本名=長与善郎(ながよ・よしろう)
明治21年8月6日—昭和36年10月29日
享年73歳
東京都港区南青山2丁目32–2 青山霊園1種イ13号1〜3側
小説家・劇作家。東京府生。東京帝国大学卒。雑誌『白樺』に参加、戯曲『項羽と劉邦』を発表。小説『青銅の基督』『竹沢先生と云ふ人』が代表作。『白樺』廃刊後は、そのあとを継ぐ『不二』を主宰。自伝『わが心の遍歴』で読売文学賞を受賞。『戸隠』『その夜』『切支丹屋敷』などがある。
「神はそれ自身に於て完全なる者なのであらう。だが、それ自身に於て完全だと云ふ事は、微弱なる被造物の側から見た関係に於て、その恵に於て一々完全だと云ふ意味ではない。神としてはいつでも完全なはたらきをしてゐると云ふ意味である。」
「神は死を知らない。何となれば神は生命の中にのみ生きるものであるから。神が死を知り能はぬ事は、恰も太陽が闇を知り得ぬのと同じである。だから神から見れば唯変形であり、宿替へであるにすぎない個體の『死』に對しては神は無頓着で、個體がその変形に對して抱く恐怖の實感に對しては神はその性質上どうも同情が持てず呑気であるらしい。
従って又、個體ももし内的にその神の生命に同化し、その性質を體得して了へば、『死』に超越する事が出来るであらう。」
(竹沢先生と云ふ人)
長与家は、漢方医として代々肥前大村藩に仕えた家系であった。医学者専斎の五男。長兄称吉は医師で男爵。三兄又郎は病理学者で東京帝国大学総長、男爵。四兄岩永裕吉は同盟通信社の初代社長。謹厳なる長与一族の末子として生まれた善郎は、武者小路実篤の勧めで『白樺』同人となり、西欧的個人主義と東洋的自然主義とを渾然と調和した世界観を展開していった。
〈自分にとって道徳観は直ちに世界観であり、人生観であり、又宗教である〉——。
この様な長与文学は広い読者を持つことは出来なかったが、「文に生きる人」として昭和36年10月29日、東京・目白の自邸で心臓衰弱により死亡するまで、高踏的な思想文学をもって生涯を貫いた。

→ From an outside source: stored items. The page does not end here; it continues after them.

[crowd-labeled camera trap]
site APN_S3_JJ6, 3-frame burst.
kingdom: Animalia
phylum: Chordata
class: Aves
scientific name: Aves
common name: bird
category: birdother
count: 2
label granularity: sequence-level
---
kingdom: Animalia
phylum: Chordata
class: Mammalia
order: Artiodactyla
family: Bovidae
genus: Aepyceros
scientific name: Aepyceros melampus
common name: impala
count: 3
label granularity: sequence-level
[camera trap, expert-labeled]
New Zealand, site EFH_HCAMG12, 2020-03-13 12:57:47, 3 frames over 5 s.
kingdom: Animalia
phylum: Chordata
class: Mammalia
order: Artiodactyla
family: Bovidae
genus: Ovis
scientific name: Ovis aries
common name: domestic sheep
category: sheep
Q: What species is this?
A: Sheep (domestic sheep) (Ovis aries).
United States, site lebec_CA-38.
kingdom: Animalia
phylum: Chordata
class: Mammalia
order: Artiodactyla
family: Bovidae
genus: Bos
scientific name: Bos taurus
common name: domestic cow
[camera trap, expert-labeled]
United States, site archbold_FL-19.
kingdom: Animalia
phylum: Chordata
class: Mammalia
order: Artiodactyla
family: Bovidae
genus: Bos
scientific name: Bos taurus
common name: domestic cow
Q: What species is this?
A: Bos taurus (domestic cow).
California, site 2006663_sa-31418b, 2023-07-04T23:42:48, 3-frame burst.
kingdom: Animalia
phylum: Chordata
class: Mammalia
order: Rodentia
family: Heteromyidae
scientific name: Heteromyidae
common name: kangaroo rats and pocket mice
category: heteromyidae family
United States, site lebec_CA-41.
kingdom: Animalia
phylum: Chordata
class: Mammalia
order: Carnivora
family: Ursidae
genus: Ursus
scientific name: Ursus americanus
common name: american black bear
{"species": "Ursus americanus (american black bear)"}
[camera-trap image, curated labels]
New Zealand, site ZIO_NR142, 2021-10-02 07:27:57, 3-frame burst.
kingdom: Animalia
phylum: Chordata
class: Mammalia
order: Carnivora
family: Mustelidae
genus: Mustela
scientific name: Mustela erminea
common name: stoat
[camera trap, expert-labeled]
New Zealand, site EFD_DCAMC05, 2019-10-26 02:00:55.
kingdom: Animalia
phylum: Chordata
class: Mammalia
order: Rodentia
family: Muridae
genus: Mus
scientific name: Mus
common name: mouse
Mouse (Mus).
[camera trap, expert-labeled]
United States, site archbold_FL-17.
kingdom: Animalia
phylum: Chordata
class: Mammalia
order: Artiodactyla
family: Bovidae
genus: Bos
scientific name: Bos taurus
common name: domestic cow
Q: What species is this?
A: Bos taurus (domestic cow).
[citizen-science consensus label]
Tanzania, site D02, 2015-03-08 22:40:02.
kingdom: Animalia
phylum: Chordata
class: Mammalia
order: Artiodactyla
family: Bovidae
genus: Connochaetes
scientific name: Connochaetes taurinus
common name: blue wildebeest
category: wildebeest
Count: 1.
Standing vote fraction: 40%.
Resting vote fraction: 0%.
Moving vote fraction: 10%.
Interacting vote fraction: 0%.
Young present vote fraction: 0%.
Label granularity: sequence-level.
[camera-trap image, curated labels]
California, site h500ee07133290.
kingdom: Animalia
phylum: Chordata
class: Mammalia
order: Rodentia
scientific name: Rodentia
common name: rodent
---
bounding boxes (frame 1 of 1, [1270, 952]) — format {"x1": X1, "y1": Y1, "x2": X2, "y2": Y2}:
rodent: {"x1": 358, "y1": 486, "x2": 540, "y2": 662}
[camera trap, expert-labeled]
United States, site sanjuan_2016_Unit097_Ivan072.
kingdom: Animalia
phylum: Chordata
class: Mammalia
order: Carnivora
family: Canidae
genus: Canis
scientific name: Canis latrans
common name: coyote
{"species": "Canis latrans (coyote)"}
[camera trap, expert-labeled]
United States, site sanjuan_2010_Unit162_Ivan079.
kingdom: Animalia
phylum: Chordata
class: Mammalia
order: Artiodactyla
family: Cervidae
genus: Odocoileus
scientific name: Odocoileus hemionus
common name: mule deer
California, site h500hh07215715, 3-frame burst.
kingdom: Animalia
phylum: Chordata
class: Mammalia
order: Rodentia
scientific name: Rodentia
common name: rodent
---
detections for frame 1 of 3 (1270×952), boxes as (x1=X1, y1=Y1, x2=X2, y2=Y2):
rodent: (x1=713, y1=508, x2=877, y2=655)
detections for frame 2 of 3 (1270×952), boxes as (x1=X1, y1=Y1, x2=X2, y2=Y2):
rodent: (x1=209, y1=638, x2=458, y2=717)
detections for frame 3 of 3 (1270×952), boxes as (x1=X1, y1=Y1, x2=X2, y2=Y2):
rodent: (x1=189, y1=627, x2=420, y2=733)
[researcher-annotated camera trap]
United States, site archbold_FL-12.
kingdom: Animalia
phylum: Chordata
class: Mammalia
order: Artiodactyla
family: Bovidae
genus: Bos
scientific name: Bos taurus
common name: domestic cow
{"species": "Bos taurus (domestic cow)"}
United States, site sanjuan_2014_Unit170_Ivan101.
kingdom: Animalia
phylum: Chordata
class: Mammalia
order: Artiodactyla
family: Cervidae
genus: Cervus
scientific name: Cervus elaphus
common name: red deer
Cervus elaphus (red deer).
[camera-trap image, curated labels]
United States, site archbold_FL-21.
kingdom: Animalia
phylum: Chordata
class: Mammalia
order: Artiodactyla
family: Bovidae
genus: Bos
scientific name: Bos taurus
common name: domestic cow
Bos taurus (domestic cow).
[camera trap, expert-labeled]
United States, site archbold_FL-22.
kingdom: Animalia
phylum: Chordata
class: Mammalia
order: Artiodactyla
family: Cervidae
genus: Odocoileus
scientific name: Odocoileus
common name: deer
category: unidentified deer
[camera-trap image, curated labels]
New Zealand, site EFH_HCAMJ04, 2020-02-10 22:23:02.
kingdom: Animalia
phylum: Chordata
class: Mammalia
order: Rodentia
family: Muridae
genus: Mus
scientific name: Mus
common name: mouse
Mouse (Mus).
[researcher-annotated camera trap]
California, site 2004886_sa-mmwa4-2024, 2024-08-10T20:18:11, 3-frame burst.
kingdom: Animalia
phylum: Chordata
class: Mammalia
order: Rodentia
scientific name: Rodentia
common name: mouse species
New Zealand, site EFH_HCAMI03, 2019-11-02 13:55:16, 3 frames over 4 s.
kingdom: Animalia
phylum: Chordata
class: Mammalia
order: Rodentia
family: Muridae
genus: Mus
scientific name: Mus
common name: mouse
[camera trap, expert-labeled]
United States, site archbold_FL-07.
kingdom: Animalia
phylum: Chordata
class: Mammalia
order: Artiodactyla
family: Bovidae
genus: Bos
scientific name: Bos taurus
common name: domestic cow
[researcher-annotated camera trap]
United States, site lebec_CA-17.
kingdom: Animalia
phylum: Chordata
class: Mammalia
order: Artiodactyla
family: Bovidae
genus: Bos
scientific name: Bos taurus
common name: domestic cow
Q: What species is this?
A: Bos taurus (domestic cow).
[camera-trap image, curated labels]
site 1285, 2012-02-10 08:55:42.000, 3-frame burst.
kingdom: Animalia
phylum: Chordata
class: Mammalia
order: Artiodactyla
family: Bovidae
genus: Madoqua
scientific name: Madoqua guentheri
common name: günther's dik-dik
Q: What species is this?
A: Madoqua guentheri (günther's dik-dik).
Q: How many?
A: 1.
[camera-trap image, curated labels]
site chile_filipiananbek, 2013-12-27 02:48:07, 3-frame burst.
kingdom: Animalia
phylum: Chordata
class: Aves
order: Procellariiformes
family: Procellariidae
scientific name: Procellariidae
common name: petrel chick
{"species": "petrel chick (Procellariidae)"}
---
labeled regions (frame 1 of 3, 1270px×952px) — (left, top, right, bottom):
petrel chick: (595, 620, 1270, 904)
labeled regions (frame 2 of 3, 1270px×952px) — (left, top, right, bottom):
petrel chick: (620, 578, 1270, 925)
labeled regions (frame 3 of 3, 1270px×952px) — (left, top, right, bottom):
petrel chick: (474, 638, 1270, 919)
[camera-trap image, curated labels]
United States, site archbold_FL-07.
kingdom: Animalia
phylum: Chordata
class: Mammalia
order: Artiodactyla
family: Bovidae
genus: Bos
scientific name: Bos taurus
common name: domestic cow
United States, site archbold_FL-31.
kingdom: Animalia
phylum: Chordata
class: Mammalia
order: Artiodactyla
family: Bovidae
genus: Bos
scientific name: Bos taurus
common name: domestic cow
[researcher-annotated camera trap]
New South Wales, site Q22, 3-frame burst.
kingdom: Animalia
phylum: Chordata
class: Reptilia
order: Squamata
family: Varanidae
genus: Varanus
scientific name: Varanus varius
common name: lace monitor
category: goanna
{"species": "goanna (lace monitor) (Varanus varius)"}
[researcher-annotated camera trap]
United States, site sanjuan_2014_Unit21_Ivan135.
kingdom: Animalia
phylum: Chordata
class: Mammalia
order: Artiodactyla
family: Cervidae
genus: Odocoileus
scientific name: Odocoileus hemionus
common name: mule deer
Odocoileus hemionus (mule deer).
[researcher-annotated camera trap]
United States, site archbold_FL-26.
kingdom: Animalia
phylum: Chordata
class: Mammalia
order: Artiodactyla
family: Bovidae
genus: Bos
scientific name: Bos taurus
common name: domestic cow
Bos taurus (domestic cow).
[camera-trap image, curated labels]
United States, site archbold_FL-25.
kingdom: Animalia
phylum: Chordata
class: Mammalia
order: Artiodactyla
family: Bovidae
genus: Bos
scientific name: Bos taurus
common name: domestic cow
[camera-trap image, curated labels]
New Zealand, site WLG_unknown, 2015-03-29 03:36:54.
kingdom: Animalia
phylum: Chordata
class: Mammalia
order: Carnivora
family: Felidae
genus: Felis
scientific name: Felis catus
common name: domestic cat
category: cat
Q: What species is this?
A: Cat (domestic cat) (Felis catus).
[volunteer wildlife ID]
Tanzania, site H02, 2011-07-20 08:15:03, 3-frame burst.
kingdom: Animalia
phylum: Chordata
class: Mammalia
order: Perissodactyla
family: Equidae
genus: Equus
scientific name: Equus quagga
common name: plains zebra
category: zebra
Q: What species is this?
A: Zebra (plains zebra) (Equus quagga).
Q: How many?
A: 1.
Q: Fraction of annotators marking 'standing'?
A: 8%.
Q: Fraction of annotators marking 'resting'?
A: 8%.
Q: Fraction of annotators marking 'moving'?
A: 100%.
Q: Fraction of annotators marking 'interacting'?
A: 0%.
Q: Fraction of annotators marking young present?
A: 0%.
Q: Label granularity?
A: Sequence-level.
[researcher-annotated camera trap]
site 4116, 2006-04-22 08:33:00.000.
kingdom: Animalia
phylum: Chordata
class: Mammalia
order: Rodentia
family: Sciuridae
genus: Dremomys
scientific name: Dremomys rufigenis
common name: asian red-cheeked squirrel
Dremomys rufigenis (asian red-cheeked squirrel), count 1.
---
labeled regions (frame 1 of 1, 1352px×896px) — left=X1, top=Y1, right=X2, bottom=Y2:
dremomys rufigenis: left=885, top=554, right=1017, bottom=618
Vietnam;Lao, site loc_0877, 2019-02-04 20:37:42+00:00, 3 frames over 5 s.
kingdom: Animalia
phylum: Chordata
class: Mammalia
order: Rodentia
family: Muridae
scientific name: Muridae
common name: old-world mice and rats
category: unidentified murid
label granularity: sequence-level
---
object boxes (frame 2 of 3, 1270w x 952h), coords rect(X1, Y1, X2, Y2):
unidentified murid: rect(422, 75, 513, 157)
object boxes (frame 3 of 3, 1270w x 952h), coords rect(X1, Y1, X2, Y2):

南青山のこの霊園には、大久保利通、吉田茂、池田勇人などの政治家から芸術家、実業家、軍人、尾崎紅葉、志賀直哉、斎藤茂吉、埴谷雄高などの文学者まで多士多彩な人材が時を移して鎮魂されてあるのだが、ブランド墓地とも密かに呼ばれる霊園の昼下がり、晩秋のぼんやりとした日だまりの細道を入っていくと石柱門のなお奥に静かにたたずむ墓標があった。「長輿善郎墓」、それは入り口右手にある父長与専斎のあまりにも威厳にみちた墓とは対照的に鍵の手型の敷地の奥隅で硬質な作風そのままに毅然とした風格の一個体として建っていた。
——〈自然を冷静に認識し、自然の意志を尊重せよ。自然は人間の外にあるばかりでなく、人間の内部にもまた自然はある〉。